-- Start READING PASSAGE --

Frank Stephenson Dillane (born 21 April 1991) is an English actor and musician. He is known for his roles as Nick Clark on Fear the Walking Dead (2015–2018) and 16-year-old Tom Riddle in the film Harry Potter and the Half-Blood Prince (2009). He also appeared as Henry Coffin in the film In the Heart of the Sea (2015). Dillane plays a recurring role in the 2022 gothic romance miniseries The Essex Serpent.

Early life and family
Dillane was born in London, England. His father is actor Stephen Dillane. His mother, Naomi Wirthner, is British and Afro-Jamaican; she manages a theatre company called The Barebones Project. He spent part of his childhood in Brixton, before moving to Forest Row in East Sussex.

After passing his A-level examinations, Dillane was accepted to the Royal Academy of Dramatic Art (RADA) and graduated in 2013, with a Bachelor of Arts in Acting.

-- End READING PASSAGE --
-- Start RAW DATA --

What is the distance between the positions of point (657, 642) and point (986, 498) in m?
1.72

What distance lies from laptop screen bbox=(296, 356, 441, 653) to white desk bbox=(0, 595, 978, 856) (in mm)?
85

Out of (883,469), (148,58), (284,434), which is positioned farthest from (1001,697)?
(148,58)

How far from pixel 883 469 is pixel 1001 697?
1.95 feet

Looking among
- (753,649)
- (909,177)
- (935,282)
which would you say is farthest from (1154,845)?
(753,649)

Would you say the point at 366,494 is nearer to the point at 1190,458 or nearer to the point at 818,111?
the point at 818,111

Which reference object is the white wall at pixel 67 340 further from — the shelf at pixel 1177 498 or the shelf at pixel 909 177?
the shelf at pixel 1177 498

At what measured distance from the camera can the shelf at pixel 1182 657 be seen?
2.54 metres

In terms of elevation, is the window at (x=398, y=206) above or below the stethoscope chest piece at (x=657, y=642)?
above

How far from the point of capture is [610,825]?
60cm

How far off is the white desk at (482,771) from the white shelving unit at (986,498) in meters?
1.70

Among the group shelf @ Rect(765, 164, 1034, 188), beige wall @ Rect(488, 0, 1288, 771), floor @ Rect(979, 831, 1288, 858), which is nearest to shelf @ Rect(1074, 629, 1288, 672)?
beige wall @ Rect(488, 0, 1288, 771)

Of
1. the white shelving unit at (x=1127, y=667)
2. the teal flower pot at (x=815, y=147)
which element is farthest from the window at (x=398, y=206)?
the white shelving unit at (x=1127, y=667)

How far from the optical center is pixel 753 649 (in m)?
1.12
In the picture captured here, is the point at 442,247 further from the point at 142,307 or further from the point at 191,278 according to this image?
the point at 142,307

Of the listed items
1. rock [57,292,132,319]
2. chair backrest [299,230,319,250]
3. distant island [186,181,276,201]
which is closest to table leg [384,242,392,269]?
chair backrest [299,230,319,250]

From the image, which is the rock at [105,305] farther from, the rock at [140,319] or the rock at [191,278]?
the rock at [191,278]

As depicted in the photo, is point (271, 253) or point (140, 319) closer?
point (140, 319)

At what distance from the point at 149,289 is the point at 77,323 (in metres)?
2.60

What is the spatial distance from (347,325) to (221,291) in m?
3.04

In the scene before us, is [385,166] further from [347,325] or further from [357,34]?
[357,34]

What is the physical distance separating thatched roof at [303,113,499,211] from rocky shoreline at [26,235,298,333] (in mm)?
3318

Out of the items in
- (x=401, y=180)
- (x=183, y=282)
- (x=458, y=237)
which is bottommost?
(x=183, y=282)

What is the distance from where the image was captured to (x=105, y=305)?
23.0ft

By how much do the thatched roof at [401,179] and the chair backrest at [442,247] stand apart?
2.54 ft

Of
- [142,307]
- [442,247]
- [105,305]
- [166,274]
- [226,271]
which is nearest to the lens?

-- End RAW DATA --
-- Start RAW DATA --

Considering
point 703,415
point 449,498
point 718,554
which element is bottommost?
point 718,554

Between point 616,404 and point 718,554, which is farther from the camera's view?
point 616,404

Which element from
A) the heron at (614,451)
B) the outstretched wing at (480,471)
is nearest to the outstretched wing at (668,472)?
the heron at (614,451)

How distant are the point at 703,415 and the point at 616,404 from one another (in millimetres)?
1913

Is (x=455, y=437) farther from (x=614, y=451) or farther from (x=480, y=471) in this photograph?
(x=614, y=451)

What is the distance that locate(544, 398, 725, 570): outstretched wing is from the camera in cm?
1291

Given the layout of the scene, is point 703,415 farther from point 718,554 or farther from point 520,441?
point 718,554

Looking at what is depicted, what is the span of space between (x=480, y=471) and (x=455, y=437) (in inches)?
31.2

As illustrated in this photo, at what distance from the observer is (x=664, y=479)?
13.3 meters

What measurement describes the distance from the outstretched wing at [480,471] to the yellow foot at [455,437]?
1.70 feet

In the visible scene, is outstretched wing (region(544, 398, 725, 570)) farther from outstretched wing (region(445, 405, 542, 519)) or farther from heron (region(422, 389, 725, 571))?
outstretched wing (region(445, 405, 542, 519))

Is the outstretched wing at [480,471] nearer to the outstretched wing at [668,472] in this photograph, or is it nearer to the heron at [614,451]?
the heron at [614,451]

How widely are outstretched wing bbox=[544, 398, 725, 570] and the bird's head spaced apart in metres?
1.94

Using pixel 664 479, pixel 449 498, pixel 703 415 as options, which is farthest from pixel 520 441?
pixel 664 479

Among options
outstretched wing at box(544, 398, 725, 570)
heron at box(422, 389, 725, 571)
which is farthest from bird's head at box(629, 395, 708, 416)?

-- End RAW DATA --
-- Start RAW DATA --

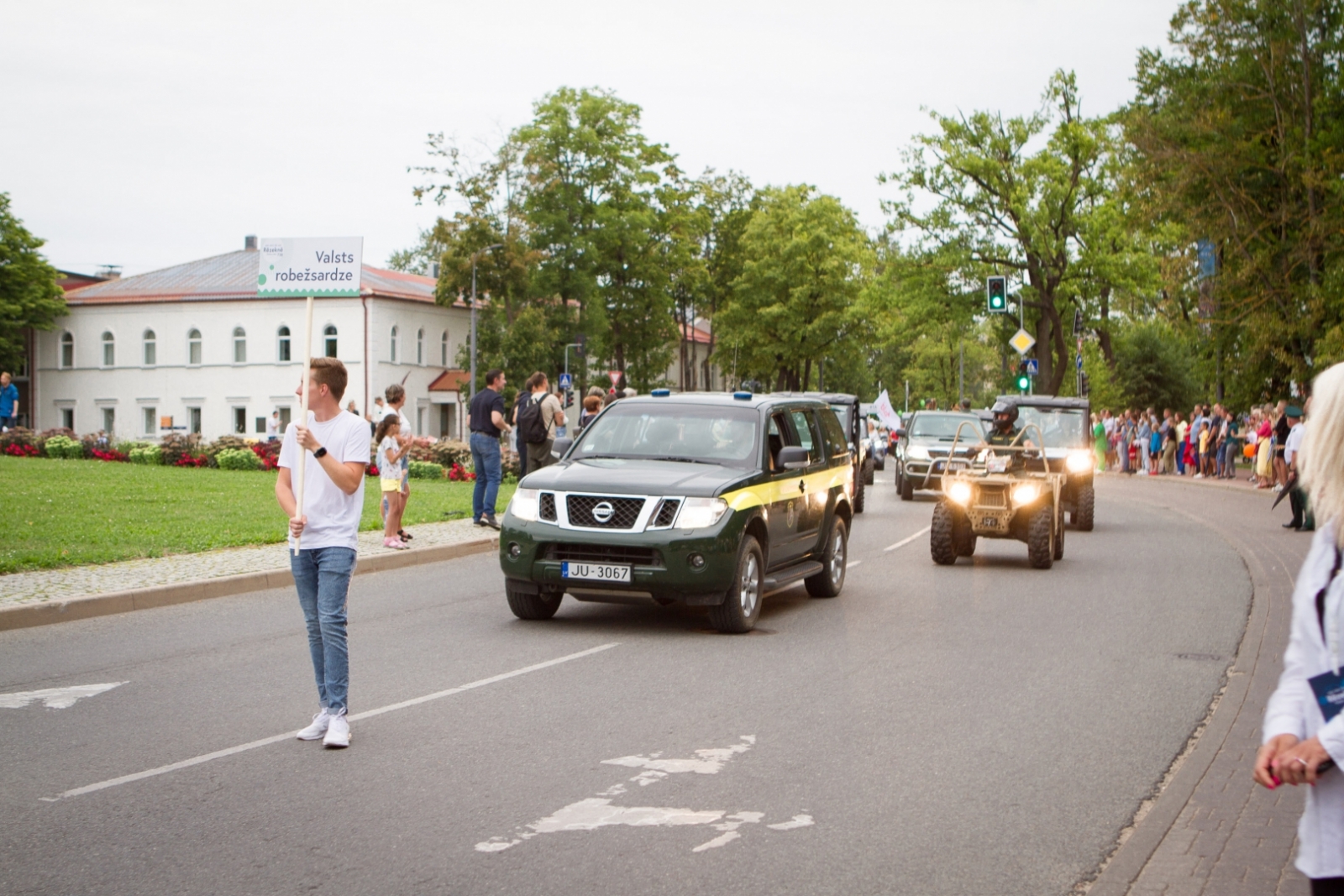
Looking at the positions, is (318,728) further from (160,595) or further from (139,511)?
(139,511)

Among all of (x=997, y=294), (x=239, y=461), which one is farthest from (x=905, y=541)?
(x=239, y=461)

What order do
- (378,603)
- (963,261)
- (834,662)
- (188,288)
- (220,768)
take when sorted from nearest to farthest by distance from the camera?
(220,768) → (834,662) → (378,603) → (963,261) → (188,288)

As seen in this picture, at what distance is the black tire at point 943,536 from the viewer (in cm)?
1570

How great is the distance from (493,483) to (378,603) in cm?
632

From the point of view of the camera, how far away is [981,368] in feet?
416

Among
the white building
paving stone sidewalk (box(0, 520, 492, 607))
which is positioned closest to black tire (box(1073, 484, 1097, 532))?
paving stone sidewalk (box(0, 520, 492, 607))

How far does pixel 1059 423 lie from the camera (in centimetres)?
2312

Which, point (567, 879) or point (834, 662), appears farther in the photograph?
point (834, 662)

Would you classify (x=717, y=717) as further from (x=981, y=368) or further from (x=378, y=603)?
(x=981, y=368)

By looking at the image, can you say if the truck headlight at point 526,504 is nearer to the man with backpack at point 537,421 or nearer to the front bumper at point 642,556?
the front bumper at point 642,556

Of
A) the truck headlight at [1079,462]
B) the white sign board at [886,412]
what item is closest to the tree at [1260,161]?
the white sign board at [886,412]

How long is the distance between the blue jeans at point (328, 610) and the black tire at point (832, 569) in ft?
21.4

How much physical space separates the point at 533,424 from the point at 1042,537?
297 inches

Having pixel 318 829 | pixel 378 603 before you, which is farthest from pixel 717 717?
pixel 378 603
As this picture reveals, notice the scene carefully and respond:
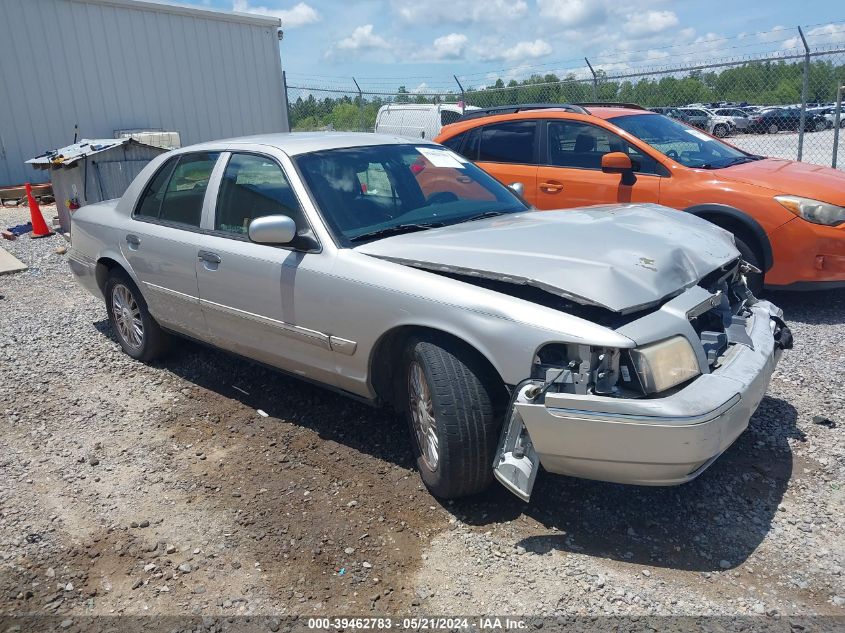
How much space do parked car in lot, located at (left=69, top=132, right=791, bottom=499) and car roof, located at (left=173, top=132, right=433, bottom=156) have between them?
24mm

-- End RAW DATA --

DO THIS: Please extend the biographical passage on Frank Dillane, picking up after its last sentence. This material was drawn from a separate source.

OUTPUT:
Acting career
Dillane has acted in film, on stage, and on television. He made his film debut at his father's side as an extra in Welcome to Sarajevo (1997) when he was six years of age. He became more widely known when he portrayed Tom Riddle (a teenage Lord Voldemort) in Harry Potter and the Half-Blood Prince (2009).

Dillane played James Papadopoulos in the independent movie Papadopoulos & Sons (directed by Marcus Markou) in 2011. After Dillane was cast, his father decided to rearrange his own filming schedule to play Harry Papadopoulos (James' dad). Stephen Dillane declared it was rare to have the opportunity "to work with your children after they left home".

In July 2013, Dillane played in Candida at Theatre Royal, Bath, directed by Simon Godwin. In 2014, he played the role of Keyes in Viena and the Fantomes, directed by Gerardo Naranjo; Dakota Fanning also starred in the film. Also in 2014, he was cast in a proposed adaptation of Peter Goldsworthy's best-selling novel Maestro, which was to be directed by Catherine Jarvis.

Dillane starred as Nick Clark, a "shaggy-haired recovering addict", in the horror drama series Fear the Walking Dead from its debut in 2015 until its fourth season. The role was a breakout role for Dillane, who was a fan favorite on the show. In 2016, he was nominated for a Saturn Award for Best Younger Actor in a Television Series for his work on Fear the Walking Dead.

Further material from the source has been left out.